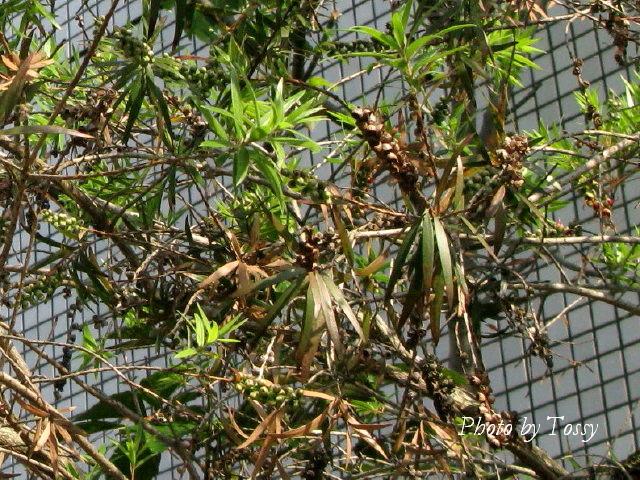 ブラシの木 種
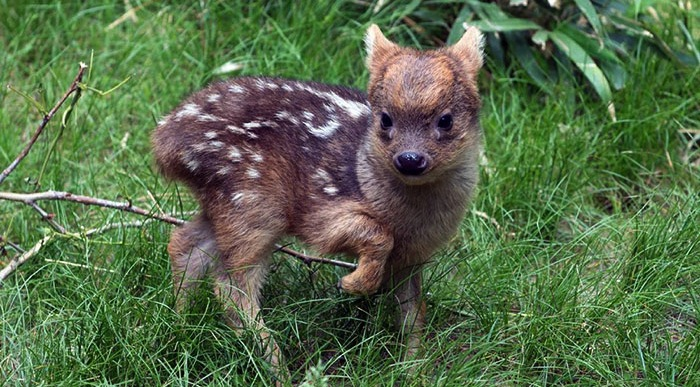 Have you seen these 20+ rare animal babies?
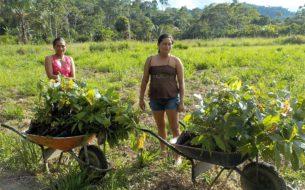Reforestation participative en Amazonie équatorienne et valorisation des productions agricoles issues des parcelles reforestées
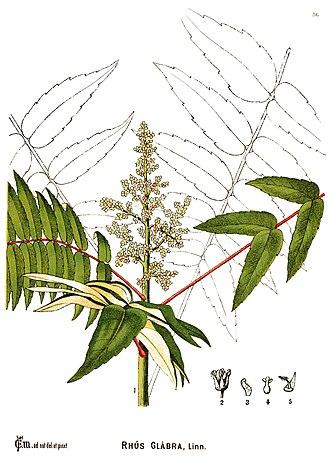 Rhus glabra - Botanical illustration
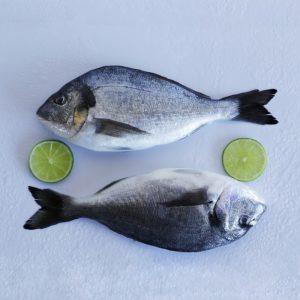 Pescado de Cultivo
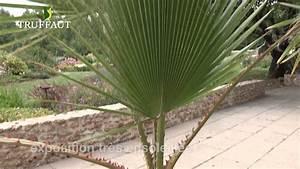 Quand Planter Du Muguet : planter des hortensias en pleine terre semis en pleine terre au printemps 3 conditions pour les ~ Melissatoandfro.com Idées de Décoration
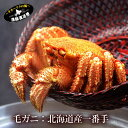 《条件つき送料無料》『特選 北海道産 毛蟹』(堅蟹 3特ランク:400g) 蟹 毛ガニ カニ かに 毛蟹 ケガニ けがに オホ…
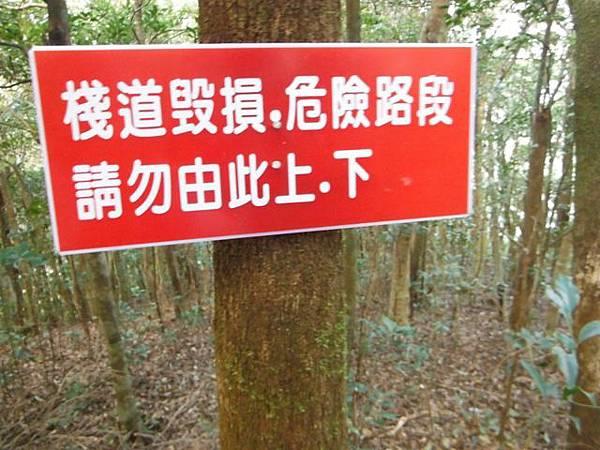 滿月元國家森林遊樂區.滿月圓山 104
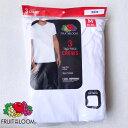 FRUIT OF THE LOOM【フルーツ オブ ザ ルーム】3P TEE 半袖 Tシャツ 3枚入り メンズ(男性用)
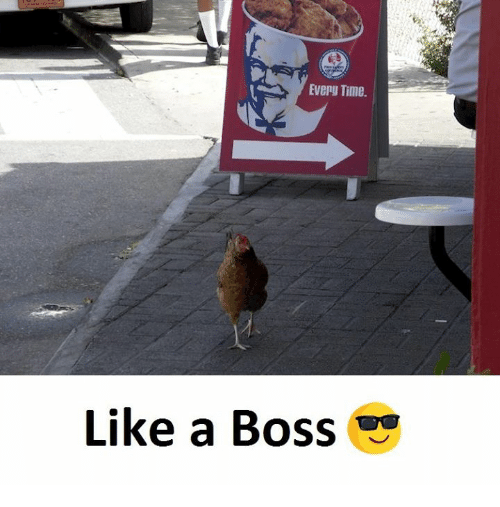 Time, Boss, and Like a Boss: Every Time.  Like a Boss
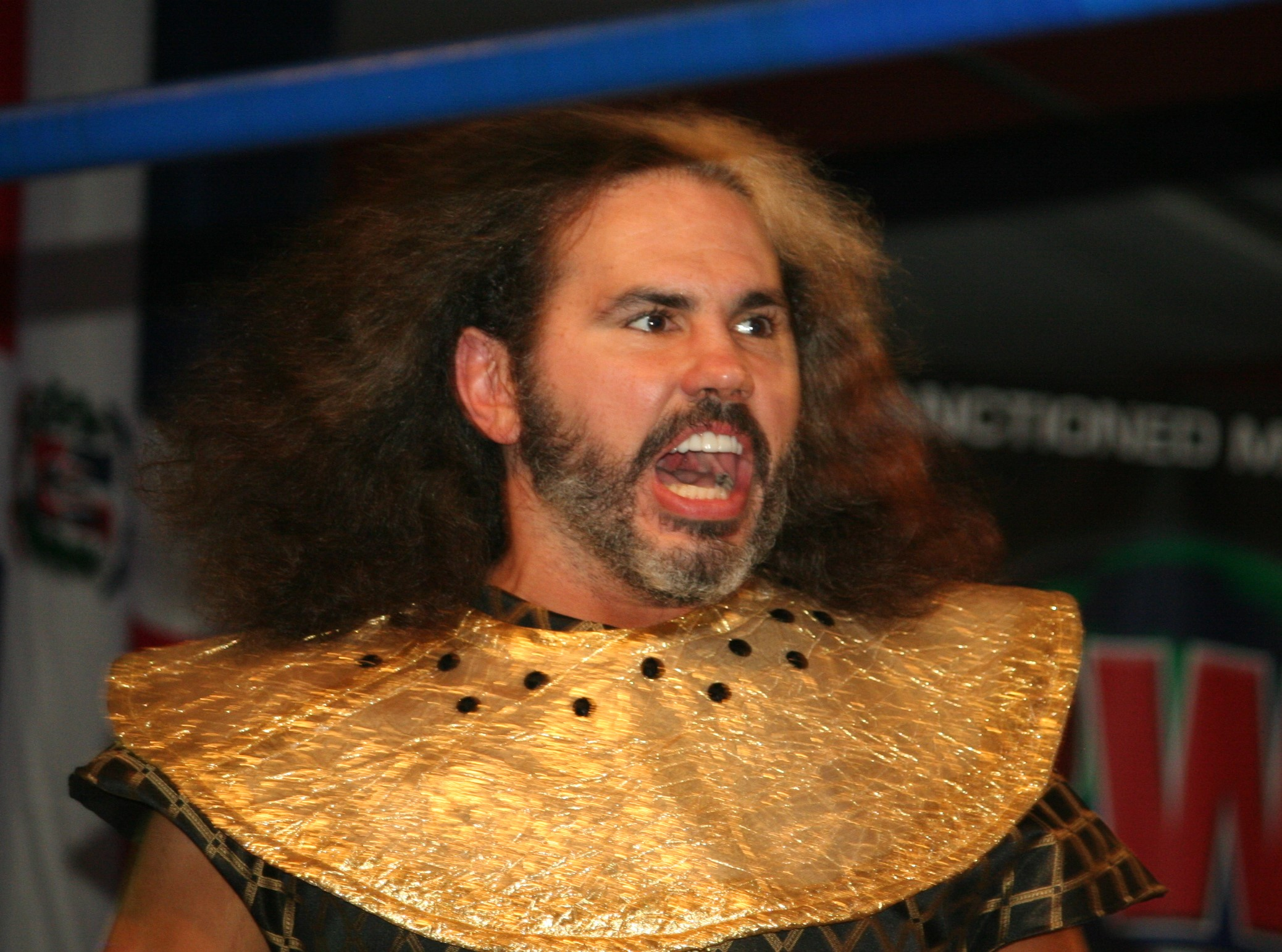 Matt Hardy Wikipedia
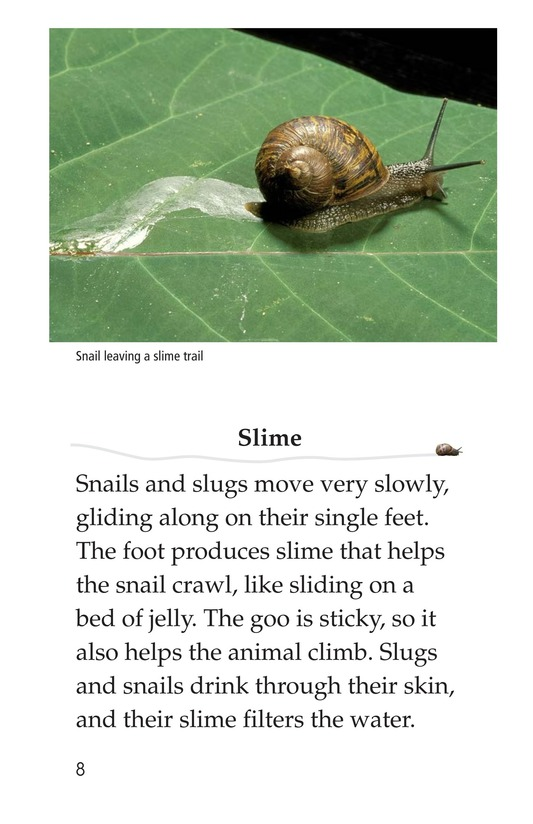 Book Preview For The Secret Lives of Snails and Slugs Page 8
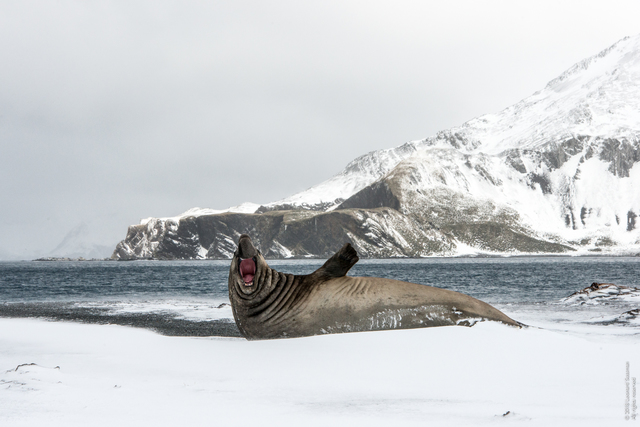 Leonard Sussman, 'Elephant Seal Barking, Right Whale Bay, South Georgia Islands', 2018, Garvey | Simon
######
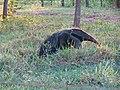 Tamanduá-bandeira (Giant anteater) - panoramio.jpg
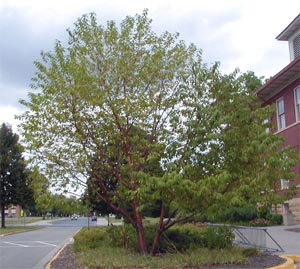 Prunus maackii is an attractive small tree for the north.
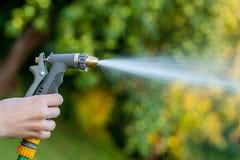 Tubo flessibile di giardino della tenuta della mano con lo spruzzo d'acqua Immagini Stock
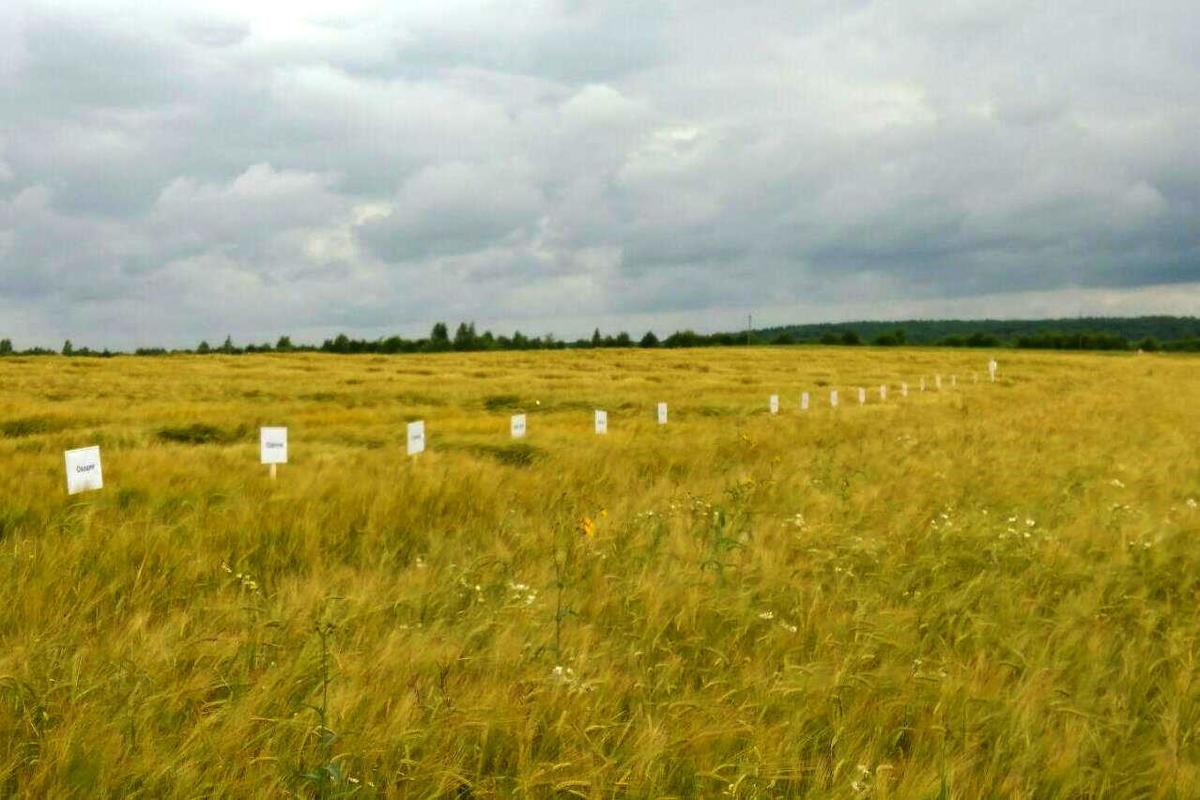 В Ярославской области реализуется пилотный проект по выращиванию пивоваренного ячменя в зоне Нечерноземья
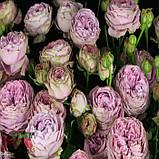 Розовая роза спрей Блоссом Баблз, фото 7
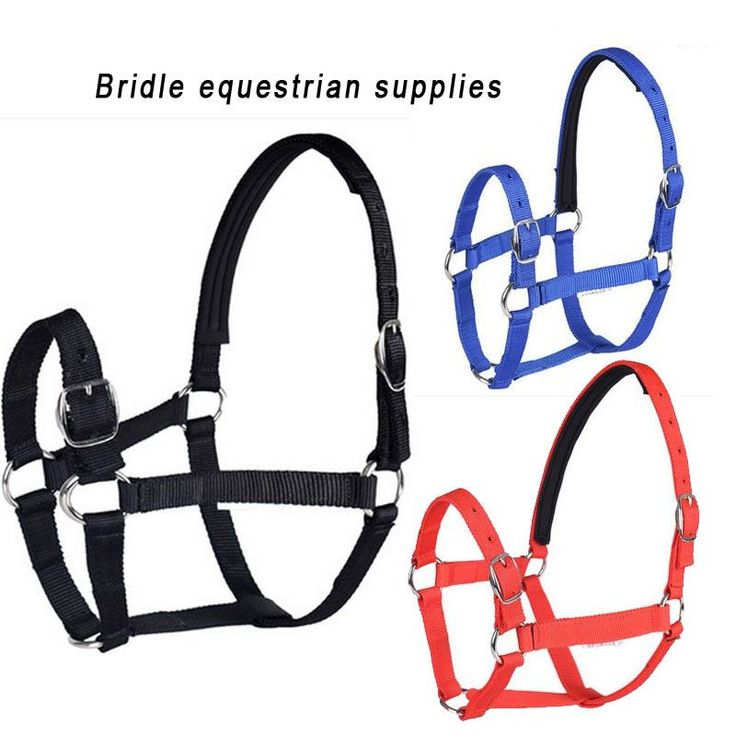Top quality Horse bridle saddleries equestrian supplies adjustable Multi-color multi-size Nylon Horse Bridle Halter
######
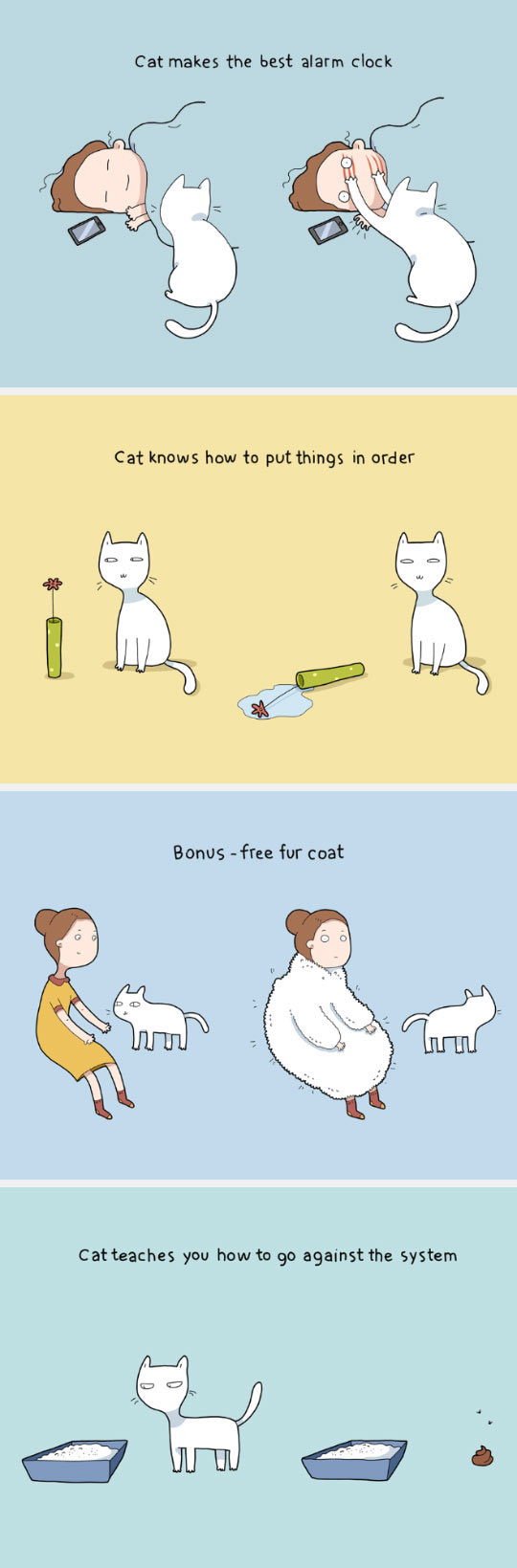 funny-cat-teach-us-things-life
######
Go to the line above holding "Have you seen these 20+ rare animal babies?", then copy exactly each line down to and including the one holding "Leonard Sussman, 'Elephant", leaving pictures out.

 Have you seen these 20+ rare animal babies?
Reforestation participative en Amazonie équatorienne et valorisation des productions agricoles issues des parcelles reforestées
 Rhus glabra - Botanical illustration
 Pescado de Cultivo
 Quand Planter Du Muguet : planter des hortensias en pleine terre semis en pleine terre au printemps 3 conditions pour les ~ Melissatoandfro.com Idées de Décoration
 《条件つき送料無料》『特選 北海道産 毛蟹』(堅蟹 3特ランク:400g) 蟹 毛ガニ カニ かに 毛蟹 ケガニ けがに オホ…
 滿月元國家森林遊樂區.滿月圓山 104
 FRUIT OF THE LOOM【フルーツ オブ ザ ルーム】3P TEE 半袖 Tシャツ 3枚入り メンズ(男性用)
 Time, Boss, and Like a Boss: Every Time.  Like a Boss
 Matt Hardy Wikipedia
 Book Preview For The Secret Lives of Snails and Slugs Page 8
 Leonard Sussman, 'Elephant Seal Barking, Right Whale Bay, South Georgia Islands', 2018, Garvey | Simon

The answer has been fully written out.